___ LISTED ENTRIES ___
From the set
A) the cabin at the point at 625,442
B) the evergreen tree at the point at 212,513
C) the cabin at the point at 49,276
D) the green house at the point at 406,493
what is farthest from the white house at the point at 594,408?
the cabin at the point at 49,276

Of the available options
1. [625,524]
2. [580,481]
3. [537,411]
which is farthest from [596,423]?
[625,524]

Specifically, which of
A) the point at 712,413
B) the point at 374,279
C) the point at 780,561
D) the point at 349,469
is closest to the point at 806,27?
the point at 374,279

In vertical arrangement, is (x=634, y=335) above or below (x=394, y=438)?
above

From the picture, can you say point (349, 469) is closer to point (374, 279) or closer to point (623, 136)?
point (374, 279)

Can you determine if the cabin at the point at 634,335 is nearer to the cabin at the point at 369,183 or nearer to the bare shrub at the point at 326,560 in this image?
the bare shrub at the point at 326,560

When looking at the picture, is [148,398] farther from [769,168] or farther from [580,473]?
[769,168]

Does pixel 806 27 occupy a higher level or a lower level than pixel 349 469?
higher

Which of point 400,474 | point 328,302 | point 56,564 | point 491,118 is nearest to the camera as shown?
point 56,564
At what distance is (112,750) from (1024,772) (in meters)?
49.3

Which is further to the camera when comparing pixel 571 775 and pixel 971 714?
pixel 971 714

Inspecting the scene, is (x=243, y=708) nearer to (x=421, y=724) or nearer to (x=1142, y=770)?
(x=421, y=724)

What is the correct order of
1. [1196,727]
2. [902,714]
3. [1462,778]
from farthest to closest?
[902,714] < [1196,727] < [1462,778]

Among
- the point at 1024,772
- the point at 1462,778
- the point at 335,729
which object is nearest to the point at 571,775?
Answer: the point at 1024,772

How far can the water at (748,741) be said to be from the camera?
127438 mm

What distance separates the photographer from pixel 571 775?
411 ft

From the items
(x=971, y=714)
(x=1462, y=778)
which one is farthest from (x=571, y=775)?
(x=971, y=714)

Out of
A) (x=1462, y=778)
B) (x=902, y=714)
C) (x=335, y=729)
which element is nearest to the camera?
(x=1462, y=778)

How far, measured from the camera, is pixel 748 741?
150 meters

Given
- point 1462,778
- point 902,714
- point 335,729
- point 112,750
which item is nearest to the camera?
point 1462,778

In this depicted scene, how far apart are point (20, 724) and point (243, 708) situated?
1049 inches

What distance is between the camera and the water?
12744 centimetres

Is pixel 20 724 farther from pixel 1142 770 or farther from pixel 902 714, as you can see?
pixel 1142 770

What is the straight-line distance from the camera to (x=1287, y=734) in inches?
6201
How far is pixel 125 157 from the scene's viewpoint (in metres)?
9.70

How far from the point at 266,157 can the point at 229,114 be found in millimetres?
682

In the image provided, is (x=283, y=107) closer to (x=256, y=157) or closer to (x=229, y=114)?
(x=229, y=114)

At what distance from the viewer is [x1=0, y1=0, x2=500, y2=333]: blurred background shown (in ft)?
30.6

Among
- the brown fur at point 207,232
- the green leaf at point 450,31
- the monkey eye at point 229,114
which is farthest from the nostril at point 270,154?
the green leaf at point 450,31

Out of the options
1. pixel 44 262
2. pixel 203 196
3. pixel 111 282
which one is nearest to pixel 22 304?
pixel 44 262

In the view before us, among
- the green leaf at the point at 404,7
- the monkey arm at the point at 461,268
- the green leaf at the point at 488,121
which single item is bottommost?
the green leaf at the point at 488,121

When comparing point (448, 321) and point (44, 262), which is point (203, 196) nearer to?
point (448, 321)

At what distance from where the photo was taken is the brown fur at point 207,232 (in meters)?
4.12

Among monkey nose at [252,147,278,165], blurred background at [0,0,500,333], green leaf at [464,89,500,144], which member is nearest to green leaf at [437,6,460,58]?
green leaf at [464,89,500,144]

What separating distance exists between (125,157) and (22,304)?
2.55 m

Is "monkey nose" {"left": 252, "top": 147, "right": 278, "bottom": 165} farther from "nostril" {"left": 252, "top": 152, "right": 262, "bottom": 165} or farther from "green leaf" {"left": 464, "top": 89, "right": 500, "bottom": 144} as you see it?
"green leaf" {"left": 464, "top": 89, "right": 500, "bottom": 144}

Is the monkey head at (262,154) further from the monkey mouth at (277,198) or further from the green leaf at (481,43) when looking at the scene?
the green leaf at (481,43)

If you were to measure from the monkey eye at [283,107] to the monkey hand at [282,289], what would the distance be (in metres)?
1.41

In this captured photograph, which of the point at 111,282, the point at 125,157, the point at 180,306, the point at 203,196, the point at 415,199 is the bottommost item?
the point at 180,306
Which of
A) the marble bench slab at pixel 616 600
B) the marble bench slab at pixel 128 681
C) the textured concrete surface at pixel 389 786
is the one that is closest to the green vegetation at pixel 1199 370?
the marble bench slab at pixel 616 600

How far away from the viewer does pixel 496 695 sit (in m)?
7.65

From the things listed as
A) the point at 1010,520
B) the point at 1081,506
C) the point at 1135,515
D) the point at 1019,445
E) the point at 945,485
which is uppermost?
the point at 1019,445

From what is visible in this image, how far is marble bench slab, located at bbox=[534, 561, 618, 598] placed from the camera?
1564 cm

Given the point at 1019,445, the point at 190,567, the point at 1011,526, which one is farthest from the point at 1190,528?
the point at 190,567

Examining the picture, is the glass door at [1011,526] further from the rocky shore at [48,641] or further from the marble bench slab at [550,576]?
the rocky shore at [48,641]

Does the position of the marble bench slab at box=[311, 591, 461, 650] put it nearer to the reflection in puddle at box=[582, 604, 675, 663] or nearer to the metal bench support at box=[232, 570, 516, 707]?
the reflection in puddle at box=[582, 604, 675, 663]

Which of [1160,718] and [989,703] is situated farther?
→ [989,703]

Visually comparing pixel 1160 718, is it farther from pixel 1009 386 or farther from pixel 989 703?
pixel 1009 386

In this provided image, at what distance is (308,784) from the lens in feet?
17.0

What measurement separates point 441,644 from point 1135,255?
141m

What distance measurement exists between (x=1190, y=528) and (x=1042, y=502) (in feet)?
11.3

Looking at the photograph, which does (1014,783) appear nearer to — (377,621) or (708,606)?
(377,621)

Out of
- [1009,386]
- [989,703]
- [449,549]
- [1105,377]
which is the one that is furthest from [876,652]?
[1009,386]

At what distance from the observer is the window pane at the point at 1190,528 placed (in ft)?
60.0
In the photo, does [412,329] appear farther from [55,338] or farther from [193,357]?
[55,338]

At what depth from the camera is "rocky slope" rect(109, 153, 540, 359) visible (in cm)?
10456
___
Give an exact repetition of all the material.

#### EXERCISE OUTPUT
From the set
A) the cabin at the point at 625,442
B) the evergreen tree at the point at 212,513
C) the cabin at the point at 49,276
D) the green house at the point at 406,493
what is farthest from the white house at the point at 594,408?
the cabin at the point at 49,276

Of the available options
1. [625,524]
2. [580,481]
3. [537,411]
which is farthest from [596,423]?
[625,524]

Specifically, which of
A) the point at 712,413
B) the point at 374,279
C) the point at 780,561
D) the point at 349,469
is closest to the point at 806,27?
the point at 374,279

In vertical arrangement, is (x=634, y=335) above or below (x=394, y=438)?
above

From the picture, can you say point (349, 469) is closer to point (374, 279) or closer to point (623, 136)?
point (374, 279)

Can you determine if the cabin at the point at 634,335 is nearer to the cabin at the point at 369,183 or nearer to the bare shrub at the point at 326,560 in this image?
the bare shrub at the point at 326,560

When looking at the picture, is [148,398] farther from [769,168] or farther from [580,473]?
[769,168]

Does pixel 806 27 occupy a higher level or a lower level than pixel 349 469?
higher

Which of point 400,474 | point 328,302 | point 56,564 | point 491,118 is nearest to the camera as shown?
point 56,564
At what distance is (112,750) from (1024,772) (in meters)?
49.3

Which is further to the camera when comparing pixel 571 775 and pixel 971 714?
pixel 971 714

Inspecting the scene, is (x=243, y=708) nearer to (x=421, y=724) or nearer to (x=1142, y=770)?
(x=421, y=724)

What is the correct order of
1. [1196,727]
2. [902,714]
3. [1462,778]
from farthest to closest?
[902,714] < [1196,727] < [1462,778]

Among
- the point at 1024,772
- the point at 1462,778
- the point at 335,729
which object is nearest to the point at 571,775?
Answer: the point at 1024,772

How far can the water at (748,741) be said to be from the camera?
127438 mm

What distance separates the photographer from pixel 571 775?
411 ft

From the items
(x=971, y=714)
(x=1462, y=778)
which one is farthest from (x=571, y=775)?
(x=971, y=714)

Out of
A) (x=1462, y=778)
B) (x=902, y=714)
C) (x=335, y=729)
which element is nearest to the camera?
(x=1462, y=778)

How far, measured from the camera, is pixel 748 741?
150 meters

Given
- point 1462,778
- point 902,714
- point 335,729
- point 112,750
which item is nearest to the camera?
point 1462,778

In this depicted scene, how far apart are point (20, 724) and point (243, 708) situated?
1049 inches

What distance is between the camera and the water?
12744 centimetres

Is pixel 20 724 farther from pixel 1142 770 or farther from pixel 902 714, as you can see?
pixel 1142 770

What is the straight-line distance from the camera to (x=1287, y=734) in inches?
6201
How far is pixel 125 157 from the scene's viewpoint (in metres)?
9.70

How far from the point at 266,157 can the point at 229,114 be found in millimetres?
682

In the image provided, is (x=283, y=107) closer to (x=256, y=157) or closer to (x=229, y=114)?
(x=229, y=114)

At what distance from the viewer is [x1=0, y1=0, x2=500, y2=333]: blurred background shown (in ft)?
30.6

Among
- the brown fur at point 207,232
- the green leaf at point 450,31
- the monkey eye at point 229,114
which is farthest from the nostril at point 270,154?
the green leaf at point 450,31

Out of the options
1. pixel 44 262
2. pixel 203 196
3. pixel 111 282
which one is nearest to pixel 22 304?
pixel 44 262

In the view before us, among
- the green leaf at the point at 404,7
- the monkey arm at the point at 461,268
- the green leaf at the point at 488,121
which single item is bottommost?
the green leaf at the point at 488,121

When comparing point (448, 321) and point (44, 262), which is point (203, 196) nearer to?
point (448, 321)

At what distance from where the photo was taken is the brown fur at point 207,232 (in meters)?
4.12

Among monkey nose at [252,147,278,165], blurred background at [0,0,500,333], green leaf at [464,89,500,144], which member is nearest to green leaf at [437,6,460,58]?
green leaf at [464,89,500,144]

What separating distance exists between (125,157) and (22,304)?
2.55 m

Is "monkey nose" {"left": 252, "top": 147, "right": 278, "bottom": 165} farther from "nostril" {"left": 252, "top": 152, "right": 262, "bottom": 165} or farther from "green leaf" {"left": 464, "top": 89, "right": 500, "bottom": 144} as you see it?
"green leaf" {"left": 464, "top": 89, "right": 500, "bottom": 144}

Is the monkey head at (262,154) further from the monkey mouth at (277,198) or further from the green leaf at (481,43) when looking at the scene?
the green leaf at (481,43)

If you were to measure from the monkey eye at [283,107] to the monkey hand at [282,289], what would the distance be (in metres)?
1.41

In this captured photograph, which of the point at 111,282, the point at 125,157, the point at 180,306, the point at 203,196, the point at 415,199 is the bottommost item?
the point at 180,306
Which of
A) the marble bench slab at pixel 616 600
B) the marble bench slab at pixel 128 681
C) the textured concrete surface at pixel 389 786
is the one that is closest to the green vegetation at pixel 1199 370?
the marble bench slab at pixel 616 600

How far away from the viewer does pixel 496 695 sit (in m)?
7.65

From the things listed as
A) the point at 1010,520
B) the point at 1081,506
C) the point at 1135,515
D) the point at 1019,445
E) the point at 945,485
which is uppermost?
the point at 1019,445

From what is visible in this image, how far is marble bench slab, located at bbox=[534, 561, 618, 598] placed from the camera?
1564 cm

Given the point at 1019,445, the point at 190,567, the point at 1011,526, which one is farthest from the point at 1190,528?
the point at 190,567

Examining the picture, is the glass door at [1011,526] further from the rocky shore at [48,641] or further from the marble bench slab at [550,576]?
the rocky shore at [48,641]

Does the position of the marble bench slab at box=[311, 591, 461, 650] put it nearer to the reflection in puddle at box=[582, 604, 675, 663] or nearer to the metal bench support at box=[232, 570, 516, 707]?
the reflection in puddle at box=[582, 604, 675, 663]

Which of [1160,718] and [989,703] is situated farther?
→ [989,703]

Visually comparing pixel 1160 718, is it farther from pixel 1009 386 or farther from pixel 989 703?
pixel 1009 386

In this provided image, at what distance is (308,784) from the lens in feet?
17.0

What measurement separates point 441,644 from point 1135,255?
141m

What distance measurement exists between (x=1190, y=528) and (x=1042, y=502) (in feet)?
11.3

Looking at the photograph, which does (1014,783) appear nearer to — (377,621) or (708,606)?
(377,621)

Out of
- [1009,386]
- [989,703]
- [449,549]
- [1105,377]
which is the one that is furthest from [876,652]?
[1009,386]

At what distance from the observer is the window pane at the point at 1190,528 placed (in ft)?
60.0
In the photo, does [412,329] appear farther from [55,338] or farther from [193,357]?
[55,338]

At what depth from the camera is "rocky slope" rect(109, 153, 540, 359) visible (in cm)?
10456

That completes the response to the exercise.